§ **EXTRACT**

= Beginning of Section =

More than eight decades after it was installed, a memorial to the three 19th-century sibling novelists in London’s Westminster Abbey was amended Thursday to restore the diaereses – the two dots over the e in their surname.

The dots — which indicate that the name is pronounced “brontay” rather than “bront” — were omitted when the stone tablet commemorating Charlotte, Emily and Anne was erected in the abbey’s Poets’ Corner in October 1939, just after the outbreak of World War II.

They were restored after Brontë historian Sharon Wright, editor of the Brontë Society Gazette, raised the issue with Dean of Westminster David Hoyle. The abbey asked its stonemason to tap in the dots and its conservator to paint them.

“There’s no paper record for anyone complaining about this or mentioning this, so I just wanted to put it right, really,” Wright said. “These three Yorkshire women deserve their place here, but they also deserve to have their name spelled correctly.”

= End of Section =

§ **QUESTIONS ON THE MATERIAL**
**a)** Decide whether each statement agrees with the passage on the Brontë memorial: (i) The tablet was put up in October 1939. (ii) The abbey's conservator tapped in the dots. (iii) Wright found earlier written complaints about the missing dots. For each, answer yes or no and quote the words from the passage that settle it.
**b)** Continue the passage on the Brontë memorial from its final sentence.
The lines after this have no connection to the passage on the Brontë memorial.

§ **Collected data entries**
= Beginning of Section =

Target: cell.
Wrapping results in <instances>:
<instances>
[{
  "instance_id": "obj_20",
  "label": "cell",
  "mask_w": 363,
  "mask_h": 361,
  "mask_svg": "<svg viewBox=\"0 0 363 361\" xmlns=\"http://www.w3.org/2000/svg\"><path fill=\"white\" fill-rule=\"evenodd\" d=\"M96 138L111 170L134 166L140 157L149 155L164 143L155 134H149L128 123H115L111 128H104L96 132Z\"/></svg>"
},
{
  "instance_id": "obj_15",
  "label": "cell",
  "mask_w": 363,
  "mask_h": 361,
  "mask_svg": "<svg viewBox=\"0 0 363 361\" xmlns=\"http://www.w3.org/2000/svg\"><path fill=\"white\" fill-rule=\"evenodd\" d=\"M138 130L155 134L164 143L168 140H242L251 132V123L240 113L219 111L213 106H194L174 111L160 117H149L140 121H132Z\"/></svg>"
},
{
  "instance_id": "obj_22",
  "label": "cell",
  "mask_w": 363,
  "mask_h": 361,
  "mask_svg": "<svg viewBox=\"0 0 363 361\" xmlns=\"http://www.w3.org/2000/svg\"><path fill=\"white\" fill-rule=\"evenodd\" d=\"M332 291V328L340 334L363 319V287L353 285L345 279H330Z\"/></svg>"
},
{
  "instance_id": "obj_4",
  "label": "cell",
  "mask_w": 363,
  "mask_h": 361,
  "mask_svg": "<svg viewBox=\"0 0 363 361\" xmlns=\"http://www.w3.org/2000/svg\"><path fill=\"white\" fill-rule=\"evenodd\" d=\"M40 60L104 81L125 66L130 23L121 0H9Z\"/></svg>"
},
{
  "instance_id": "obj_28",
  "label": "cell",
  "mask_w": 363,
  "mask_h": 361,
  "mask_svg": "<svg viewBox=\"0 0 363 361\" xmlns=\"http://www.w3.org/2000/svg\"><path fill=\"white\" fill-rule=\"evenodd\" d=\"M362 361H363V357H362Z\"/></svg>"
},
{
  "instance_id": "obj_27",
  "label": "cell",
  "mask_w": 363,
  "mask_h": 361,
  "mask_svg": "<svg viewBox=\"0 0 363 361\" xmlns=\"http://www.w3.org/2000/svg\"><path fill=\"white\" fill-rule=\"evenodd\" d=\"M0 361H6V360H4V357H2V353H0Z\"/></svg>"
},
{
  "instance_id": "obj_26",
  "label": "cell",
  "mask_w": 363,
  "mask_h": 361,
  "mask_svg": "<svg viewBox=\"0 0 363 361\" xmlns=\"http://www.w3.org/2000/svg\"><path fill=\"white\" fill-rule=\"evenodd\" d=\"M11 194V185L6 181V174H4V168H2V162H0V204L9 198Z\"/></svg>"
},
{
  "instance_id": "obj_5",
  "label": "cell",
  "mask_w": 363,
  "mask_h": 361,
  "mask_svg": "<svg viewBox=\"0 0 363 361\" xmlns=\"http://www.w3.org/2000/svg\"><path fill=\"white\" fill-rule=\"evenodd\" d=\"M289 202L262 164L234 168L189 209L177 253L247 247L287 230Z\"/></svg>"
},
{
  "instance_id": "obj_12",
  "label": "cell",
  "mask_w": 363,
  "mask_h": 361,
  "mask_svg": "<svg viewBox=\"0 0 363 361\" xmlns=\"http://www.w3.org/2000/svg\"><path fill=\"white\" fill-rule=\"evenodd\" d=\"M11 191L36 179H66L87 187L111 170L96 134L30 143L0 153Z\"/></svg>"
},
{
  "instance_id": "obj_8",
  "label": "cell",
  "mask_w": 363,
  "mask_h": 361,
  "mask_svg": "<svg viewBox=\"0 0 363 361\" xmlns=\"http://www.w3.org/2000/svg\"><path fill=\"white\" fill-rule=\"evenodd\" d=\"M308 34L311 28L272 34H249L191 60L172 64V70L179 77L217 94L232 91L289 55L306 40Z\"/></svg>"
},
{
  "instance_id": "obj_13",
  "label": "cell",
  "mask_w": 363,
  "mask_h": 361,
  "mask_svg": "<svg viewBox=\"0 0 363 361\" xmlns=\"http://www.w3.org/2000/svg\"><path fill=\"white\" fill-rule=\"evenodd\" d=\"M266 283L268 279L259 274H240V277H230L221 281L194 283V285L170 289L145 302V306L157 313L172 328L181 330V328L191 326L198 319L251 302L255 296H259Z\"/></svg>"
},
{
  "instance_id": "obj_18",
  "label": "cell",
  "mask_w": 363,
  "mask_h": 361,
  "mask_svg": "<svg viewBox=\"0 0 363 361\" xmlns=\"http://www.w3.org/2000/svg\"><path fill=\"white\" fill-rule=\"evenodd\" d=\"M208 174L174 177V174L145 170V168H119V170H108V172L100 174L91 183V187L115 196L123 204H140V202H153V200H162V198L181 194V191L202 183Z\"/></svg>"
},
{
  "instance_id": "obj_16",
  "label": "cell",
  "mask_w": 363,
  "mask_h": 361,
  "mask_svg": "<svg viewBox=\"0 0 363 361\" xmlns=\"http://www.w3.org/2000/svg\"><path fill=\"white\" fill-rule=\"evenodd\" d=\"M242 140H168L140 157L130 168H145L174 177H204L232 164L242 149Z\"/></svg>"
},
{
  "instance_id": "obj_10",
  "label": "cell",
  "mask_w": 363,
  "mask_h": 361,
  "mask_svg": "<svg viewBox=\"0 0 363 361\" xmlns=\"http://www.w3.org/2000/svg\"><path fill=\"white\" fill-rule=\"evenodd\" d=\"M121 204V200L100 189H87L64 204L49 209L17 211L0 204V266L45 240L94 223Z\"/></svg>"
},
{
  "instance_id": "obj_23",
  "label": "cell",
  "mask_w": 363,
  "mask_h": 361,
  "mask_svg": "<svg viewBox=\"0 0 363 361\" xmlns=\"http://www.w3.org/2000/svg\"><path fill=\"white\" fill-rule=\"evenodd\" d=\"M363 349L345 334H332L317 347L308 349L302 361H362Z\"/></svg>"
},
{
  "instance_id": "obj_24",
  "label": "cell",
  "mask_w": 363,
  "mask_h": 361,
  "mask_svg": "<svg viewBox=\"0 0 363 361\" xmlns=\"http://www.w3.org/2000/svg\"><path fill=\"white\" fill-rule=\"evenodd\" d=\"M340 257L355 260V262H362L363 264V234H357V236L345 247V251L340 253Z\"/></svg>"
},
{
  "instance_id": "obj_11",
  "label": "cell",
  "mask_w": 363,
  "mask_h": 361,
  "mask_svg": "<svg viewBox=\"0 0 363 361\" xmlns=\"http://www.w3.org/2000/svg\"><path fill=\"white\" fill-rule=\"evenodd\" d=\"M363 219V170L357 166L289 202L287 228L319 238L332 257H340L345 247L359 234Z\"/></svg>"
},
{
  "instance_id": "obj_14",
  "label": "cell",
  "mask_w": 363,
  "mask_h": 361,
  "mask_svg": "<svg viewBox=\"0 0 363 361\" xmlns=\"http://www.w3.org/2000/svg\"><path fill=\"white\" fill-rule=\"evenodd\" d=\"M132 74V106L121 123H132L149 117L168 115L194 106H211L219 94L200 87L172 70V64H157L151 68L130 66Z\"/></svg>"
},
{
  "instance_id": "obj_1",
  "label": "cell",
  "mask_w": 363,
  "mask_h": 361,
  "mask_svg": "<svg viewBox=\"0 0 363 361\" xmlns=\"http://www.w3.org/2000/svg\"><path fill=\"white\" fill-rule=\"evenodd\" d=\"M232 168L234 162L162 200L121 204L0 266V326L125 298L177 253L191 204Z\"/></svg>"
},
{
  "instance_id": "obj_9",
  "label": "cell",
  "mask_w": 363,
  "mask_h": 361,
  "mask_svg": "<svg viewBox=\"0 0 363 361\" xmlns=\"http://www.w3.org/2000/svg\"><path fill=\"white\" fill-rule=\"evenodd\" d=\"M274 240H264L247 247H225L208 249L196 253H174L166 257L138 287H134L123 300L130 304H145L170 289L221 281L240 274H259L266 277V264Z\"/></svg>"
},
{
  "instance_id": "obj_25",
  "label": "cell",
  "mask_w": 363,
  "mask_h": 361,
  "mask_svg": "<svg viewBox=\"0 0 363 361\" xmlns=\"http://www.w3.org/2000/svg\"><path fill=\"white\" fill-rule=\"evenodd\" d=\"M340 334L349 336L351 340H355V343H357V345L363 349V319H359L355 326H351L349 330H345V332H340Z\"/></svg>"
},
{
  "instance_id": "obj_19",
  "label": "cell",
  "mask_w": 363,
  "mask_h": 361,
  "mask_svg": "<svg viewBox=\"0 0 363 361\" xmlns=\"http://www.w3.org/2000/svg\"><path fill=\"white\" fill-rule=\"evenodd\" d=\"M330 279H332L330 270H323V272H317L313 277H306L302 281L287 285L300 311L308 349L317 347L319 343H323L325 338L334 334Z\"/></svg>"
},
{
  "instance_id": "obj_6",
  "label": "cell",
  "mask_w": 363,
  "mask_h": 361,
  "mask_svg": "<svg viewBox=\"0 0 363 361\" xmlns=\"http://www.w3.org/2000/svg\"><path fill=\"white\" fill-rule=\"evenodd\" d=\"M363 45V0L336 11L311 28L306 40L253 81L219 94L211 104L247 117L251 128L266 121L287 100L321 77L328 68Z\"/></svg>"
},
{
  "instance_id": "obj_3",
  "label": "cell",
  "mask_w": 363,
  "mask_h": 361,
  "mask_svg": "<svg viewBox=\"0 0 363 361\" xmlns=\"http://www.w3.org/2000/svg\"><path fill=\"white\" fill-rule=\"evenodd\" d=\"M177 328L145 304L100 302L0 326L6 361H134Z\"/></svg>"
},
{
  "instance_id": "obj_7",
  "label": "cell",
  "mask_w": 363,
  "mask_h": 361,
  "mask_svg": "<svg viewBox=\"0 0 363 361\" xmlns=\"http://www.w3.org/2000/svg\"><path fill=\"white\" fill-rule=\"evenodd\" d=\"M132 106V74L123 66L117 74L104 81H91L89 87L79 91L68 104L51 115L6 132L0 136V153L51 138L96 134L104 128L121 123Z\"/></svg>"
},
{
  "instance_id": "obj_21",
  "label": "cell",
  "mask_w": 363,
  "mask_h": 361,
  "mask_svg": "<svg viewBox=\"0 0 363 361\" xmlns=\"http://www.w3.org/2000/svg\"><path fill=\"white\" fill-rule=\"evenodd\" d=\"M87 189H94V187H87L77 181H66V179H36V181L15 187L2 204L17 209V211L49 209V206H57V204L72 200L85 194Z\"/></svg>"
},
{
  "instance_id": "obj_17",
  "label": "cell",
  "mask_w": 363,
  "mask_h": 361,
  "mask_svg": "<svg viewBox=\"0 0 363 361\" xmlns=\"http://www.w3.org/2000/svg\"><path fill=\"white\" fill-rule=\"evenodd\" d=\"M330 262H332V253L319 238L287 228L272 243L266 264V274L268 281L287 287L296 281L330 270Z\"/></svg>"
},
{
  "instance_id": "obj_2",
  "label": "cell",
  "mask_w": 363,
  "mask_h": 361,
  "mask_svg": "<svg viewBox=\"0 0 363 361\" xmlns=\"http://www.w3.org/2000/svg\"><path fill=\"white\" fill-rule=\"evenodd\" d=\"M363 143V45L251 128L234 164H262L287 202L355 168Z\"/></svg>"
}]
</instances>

= End of Section =

§ **ANSWERS TO THE EXERCISES**
**a)**
(i) Yes: "erected in the abbey’s Poets’ Corner in October 1939"
(ii) No: "The abbey asked its stonemason to tap in the dots and its conservator to paint them."
(iii) No: "There’s no paper record for anyone complaining about this or mentioning this"

**b)**
It’s believed the writers’ Irish father Patrick changed the spelling of his surname from Brunty or Prunty when he went to university in England.

Raised on the wild Yorkshire moors, all three sisters died before they were 40, leaving enduring novels including Charlotte’s “Jane Eyre,” Emily’s “Wuthering Heights” and Anne’s “The Tenant of Wildfell Hall.”

Rebecca Yorke, director of the Brontë Society, welcomed the restoration.

“As the Brontës and their work are loved and respected all over the world, it’s entirely appropriate that their name is spelled correctly on their memorial,” she said.